“People are being diagnosed younger and younger,” What you need to know about colon cancer

Jacksonville, Fla. — The death of actor Chadwick Boseman now has many people wanting to learn more about colon cancer and if they could be at risk.

The “Black Panther” actor died from Stage 4 colon cancer, at the age of 43, last Friday.

Action News Jax Courtney Cole spoke to a gastroenterologist to get answers about the risk of colon cancer in young people and how soon you should get a colonoscopy.

“People are being diagnosed younger and younger with colon cancer,” said Dr. Jason Ross, a Gastroenterologist at Borland Groover.

According to a statement on his official twitter page, Boseman was diagnosed with Stage 3 colon cancer in 2016.

He had been battling the disease, silently, for four years, as it progressed to Stage 4.

Colon cancer usually begins as a small clump of cells called polyps that form inside of the colon.

Dr. Ross told Action News Jax, over time, polyps can turn into cancer.
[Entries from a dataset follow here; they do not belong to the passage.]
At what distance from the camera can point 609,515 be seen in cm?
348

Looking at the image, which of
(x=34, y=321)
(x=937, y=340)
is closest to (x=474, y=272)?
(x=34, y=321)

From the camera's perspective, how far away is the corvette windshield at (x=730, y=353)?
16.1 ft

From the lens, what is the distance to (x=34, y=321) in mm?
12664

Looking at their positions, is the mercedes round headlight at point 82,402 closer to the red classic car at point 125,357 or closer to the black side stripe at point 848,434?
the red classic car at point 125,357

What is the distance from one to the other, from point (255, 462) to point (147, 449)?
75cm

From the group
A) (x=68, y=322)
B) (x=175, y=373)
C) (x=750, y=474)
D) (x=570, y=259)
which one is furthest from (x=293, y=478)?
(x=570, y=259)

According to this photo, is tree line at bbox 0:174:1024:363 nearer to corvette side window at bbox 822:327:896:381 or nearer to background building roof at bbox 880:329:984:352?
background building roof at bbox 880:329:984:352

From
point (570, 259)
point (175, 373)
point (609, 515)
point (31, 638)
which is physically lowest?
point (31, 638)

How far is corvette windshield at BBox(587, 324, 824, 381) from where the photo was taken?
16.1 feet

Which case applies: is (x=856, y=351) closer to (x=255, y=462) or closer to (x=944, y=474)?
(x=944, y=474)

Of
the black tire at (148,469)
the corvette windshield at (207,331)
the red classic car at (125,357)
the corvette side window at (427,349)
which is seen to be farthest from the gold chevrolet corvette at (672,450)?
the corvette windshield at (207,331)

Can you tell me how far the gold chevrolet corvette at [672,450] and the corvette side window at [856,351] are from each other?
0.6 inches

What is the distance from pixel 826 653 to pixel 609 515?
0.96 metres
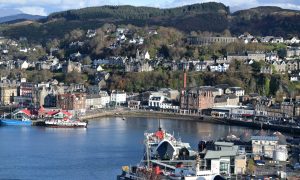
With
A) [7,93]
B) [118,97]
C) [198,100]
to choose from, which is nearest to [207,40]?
[118,97]

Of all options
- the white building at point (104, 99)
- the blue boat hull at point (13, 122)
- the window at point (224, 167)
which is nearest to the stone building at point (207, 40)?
the white building at point (104, 99)

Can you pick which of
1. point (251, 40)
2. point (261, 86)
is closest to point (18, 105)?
point (261, 86)

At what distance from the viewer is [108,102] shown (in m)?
21.7

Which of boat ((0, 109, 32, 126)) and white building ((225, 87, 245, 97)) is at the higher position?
white building ((225, 87, 245, 97))

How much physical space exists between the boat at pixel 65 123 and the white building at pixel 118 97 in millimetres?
4007

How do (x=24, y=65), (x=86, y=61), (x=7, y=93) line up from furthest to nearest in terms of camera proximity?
(x=86, y=61) < (x=24, y=65) < (x=7, y=93)

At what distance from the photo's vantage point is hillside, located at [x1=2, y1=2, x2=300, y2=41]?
34.4 m

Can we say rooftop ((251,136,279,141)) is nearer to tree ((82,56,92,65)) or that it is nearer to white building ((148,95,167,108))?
white building ((148,95,167,108))

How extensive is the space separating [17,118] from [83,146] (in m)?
5.06

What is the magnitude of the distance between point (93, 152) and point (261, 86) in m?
10.0

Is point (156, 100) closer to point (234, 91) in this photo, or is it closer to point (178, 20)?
point (234, 91)

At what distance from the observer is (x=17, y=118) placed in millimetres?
18562

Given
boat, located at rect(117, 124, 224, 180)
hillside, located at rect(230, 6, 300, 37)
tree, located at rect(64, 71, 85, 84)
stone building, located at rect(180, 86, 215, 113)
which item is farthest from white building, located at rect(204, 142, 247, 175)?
hillside, located at rect(230, 6, 300, 37)

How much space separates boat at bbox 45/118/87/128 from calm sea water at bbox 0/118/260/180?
262mm
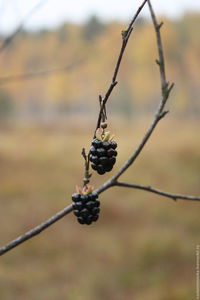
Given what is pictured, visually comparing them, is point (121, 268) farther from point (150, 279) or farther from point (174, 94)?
point (174, 94)

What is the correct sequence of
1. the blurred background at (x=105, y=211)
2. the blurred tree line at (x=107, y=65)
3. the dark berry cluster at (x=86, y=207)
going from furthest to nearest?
the blurred tree line at (x=107, y=65) → the blurred background at (x=105, y=211) → the dark berry cluster at (x=86, y=207)

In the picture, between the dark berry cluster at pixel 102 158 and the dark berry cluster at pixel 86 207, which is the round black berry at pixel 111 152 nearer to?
the dark berry cluster at pixel 102 158

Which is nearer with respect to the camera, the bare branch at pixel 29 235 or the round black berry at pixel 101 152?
the round black berry at pixel 101 152

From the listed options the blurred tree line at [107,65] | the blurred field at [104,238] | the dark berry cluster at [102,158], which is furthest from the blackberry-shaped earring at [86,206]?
the blurred tree line at [107,65]

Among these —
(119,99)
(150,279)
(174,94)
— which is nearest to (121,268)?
(150,279)

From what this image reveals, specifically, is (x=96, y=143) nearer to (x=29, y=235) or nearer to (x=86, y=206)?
(x=86, y=206)

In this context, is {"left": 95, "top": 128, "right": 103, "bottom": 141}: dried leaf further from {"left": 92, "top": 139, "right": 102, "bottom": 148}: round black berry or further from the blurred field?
the blurred field
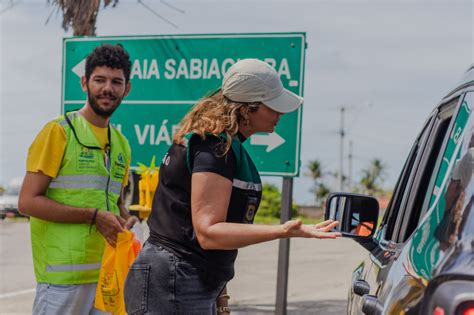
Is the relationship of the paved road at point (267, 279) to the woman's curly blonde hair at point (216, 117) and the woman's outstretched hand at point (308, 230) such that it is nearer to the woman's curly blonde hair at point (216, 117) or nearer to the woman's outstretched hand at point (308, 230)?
the woman's curly blonde hair at point (216, 117)

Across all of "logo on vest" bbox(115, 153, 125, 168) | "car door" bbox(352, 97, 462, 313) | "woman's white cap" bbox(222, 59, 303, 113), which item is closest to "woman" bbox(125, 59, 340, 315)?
"woman's white cap" bbox(222, 59, 303, 113)

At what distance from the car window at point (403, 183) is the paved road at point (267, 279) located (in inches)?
240

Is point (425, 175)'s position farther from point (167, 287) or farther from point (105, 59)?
point (105, 59)

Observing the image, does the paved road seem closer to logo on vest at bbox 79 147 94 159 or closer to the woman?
logo on vest at bbox 79 147 94 159

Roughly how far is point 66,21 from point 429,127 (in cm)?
731

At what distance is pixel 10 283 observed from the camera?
1313 cm

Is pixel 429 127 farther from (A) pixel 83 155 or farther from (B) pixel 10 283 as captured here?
(B) pixel 10 283

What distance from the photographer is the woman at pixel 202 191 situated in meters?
3.22

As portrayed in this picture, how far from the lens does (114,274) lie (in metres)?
4.48

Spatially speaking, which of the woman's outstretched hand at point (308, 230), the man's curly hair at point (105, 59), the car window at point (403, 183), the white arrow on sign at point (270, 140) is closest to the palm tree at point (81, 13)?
the white arrow on sign at point (270, 140)

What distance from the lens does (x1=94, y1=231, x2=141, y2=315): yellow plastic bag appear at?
4480 millimetres

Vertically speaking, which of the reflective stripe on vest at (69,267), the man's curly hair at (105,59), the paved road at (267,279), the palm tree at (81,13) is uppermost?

“I think screening is getting much better, I think some people are following the guidelines as they are supposed to, so we’re diagnosing his colon cancer earlier and earlier individuals,” Dr. Ross told Action News Jax.

Colonoscopies, the exam was given to detect colon cancer, usually start at age 50.
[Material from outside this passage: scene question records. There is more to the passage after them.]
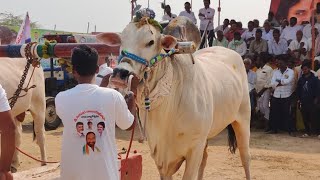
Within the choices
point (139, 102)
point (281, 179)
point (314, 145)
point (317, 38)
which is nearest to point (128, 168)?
point (139, 102)

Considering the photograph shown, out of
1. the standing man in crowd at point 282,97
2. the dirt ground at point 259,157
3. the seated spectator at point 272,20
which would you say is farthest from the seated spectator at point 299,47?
the dirt ground at point 259,157

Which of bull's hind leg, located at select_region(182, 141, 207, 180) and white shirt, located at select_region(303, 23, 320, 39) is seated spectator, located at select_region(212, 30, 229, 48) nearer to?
white shirt, located at select_region(303, 23, 320, 39)

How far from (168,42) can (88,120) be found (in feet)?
4.13

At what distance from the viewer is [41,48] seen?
4.16 metres

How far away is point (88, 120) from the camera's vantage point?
2.96 m

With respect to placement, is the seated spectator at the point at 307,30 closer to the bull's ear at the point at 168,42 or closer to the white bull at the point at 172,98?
the white bull at the point at 172,98

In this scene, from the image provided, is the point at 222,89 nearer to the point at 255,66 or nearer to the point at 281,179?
the point at 281,179

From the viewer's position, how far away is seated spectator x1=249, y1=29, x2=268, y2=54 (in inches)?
448

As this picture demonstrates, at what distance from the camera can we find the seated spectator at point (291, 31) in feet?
37.6

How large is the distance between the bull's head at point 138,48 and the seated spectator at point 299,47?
7.49 m

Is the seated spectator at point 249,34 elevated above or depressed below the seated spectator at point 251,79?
above

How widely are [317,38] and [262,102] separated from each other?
6.58 feet

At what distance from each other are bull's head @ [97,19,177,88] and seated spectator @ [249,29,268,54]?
7.74m

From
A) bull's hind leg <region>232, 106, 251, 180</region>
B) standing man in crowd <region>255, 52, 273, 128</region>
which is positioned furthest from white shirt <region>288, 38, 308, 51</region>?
bull's hind leg <region>232, 106, 251, 180</region>
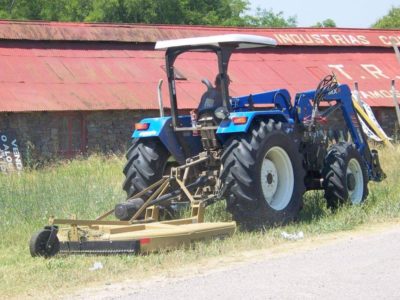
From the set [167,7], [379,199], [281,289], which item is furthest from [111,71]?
[167,7]

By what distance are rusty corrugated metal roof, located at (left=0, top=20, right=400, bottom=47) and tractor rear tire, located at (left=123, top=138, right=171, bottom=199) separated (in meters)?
13.3

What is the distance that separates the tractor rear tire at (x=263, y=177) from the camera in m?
9.16

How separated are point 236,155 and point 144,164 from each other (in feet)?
4.70

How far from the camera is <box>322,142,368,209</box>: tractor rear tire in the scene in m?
10.7

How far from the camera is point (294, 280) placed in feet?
22.0

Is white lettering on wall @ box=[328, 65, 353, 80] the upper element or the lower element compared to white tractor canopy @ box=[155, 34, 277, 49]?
upper

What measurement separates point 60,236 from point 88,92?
42.3ft

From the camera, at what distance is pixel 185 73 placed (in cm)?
2306

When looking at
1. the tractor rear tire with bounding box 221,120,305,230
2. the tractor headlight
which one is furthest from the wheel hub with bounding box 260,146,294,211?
the tractor headlight

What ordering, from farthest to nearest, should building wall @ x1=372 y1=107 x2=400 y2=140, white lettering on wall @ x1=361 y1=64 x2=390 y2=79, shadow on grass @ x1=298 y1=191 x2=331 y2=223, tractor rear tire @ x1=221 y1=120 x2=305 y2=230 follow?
white lettering on wall @ x1=361 y1=64 x2=390 y2=79 → building wall @ x1=372 y1=107 x2=400 y2=140 → shadow on grass @ x1=298 y1=191 x2=331 y2=223 → tractor rear tire @ x1=221 y1=120 x2=305 y2=230

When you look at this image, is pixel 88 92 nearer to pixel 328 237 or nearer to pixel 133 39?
pixel 133 39

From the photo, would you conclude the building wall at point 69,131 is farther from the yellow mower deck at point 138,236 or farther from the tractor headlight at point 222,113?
the yellow mower deck at point 138,236

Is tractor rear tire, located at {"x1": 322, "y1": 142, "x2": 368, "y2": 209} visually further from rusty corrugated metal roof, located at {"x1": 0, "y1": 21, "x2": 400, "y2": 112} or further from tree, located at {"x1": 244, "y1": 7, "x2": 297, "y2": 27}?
tree, located at {"x1": 244, "y1": 7, "x2": 297, "y2": 27}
“Some of the societies are saying the screenings should start at age 45,” said Dr. Ross.

For example, the American Cancer Society recommends regular screening for colon and rectal cancer at age 45.

Dr. Ross called the exam for colon cancer screening, the gold standard.

“We’re able to see the actual polyps while we’re doing the procedure and we can actually remove them during the same procedure.”

According to the American Cancer Society, outside of skin cancers, colorectal cancer is the third most commonly diagnosed cancer in men and women here in the United States.

The ACS also found that colorectal cancer rates are higher among African-Americans.

“When they’re asymptomatic, that’s the time we want to do it,” Dr. Ross told Action News Jax Courtney Cole.

If you don’t have any symptoms, Dr. Ross said you need to take a look at your family history.

“If you have any first-degree family members with colon cancer diagnosed before the age of 60, they really want to start screening at age 40 years older. Or, 10 years prior when their relative was diagnosed.”

Dr. Ross told Action News Jax cutting smoking out of your routine can also decrease your chance of getting the disease.

“Also just watching for the symptoms. Any blood in the stools, weight loss, any signs or symptoms they’re concerned about, talk to their primary care [doctor] and if appropriate then they’ll be referred to a gastroenterologist,” said Dr. Ross.